Patients with HTG had significantly fewer mtDNA copies per nuclear DNA.
A team of Dutch investigators attempting to elucidate the pathogenesis of primary open-angle glaucoma (POAG), the most common of the glaucomas, found that fewer mitochondrial DNA (mtDNA) copies were present in the blood of patients with high-tension glaucoma (HTG) compared with those with normal-tension glaucoma (NTG), suggesting that genetically deficient mtDNA replication may be a culprit in HTG.1
This finding may result in a low number of mtDNA copies in the retinal ganglion cells (RGCs), the death of which is characteristic of the pathophysiology of glaucoma, according to first author Antoni Vallbona-Garcia, PhD, from the University Eye Clinic Maastricht, Maastricht University Medical Center+; the Department of Toxicogenomics, Maastricht University; and the School for Mental Health and Neuroscience, Maastricht University, all in the Netherlands.
The investigators hypothesized that because RGCs have a high energy demand, suboptimal mitochondrial function may put the survival of these neurons at risk. In line with this, they investigated whether the mtDNA copy number or mtDNA deletions could reveal a mitochondrial component in the pathophysiology of POAG.
In this study, Vallbona-Garcia and colleagues isolated buffy coat DNA fom the blood of 4 groups of age- and sex-matched participants. The groups were as follows: 97 patients with HTG, 37 patients with NTG, 9 controls with ocular hypertension, and 32 controls with cataracts but no glaucoma.

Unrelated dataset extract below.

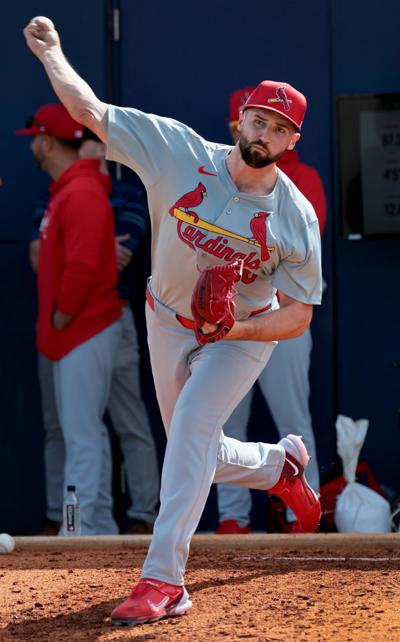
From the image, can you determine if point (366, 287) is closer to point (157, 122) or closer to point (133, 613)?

They assessed the number of mtDNA copies by quantitative polymerase chain reaction (PCR) of the mitochondrial displacement loop and nuclear B2M gene. The presence of the common mtDNA 4977 base pair (bp) deletion was assessed by a highly sensitive breakpoint PCR.
The main finding was that the patients with HTG had significantly fewer mtDNA copies per nuclear DNA than the patients with NTG and the controls (P < .01 and P < .001, respectively). The common mtDNA 4977 bp deletion was not found in any of the participants.
“We found that, on average, buffy coat blood cells’ mtDNA copy number was lower in HTG patients compared to controls,” the authors said of the results.
“Most likely, this indicates a genetic predisposition for suboptimal mitochondrial function and mtDNA replication, which may become critical with age and rising IOP, in postmitotic, high-energy–demanding cells such as RGCs, and may thus contribute to glaucoma pathology. [Patients with glaucoma] with a low number of mtDNA copies per cell may be amenable to drug treatment targeting mitochondrial biogenesis and copy number increase to bolster the overall mitochondrial function.”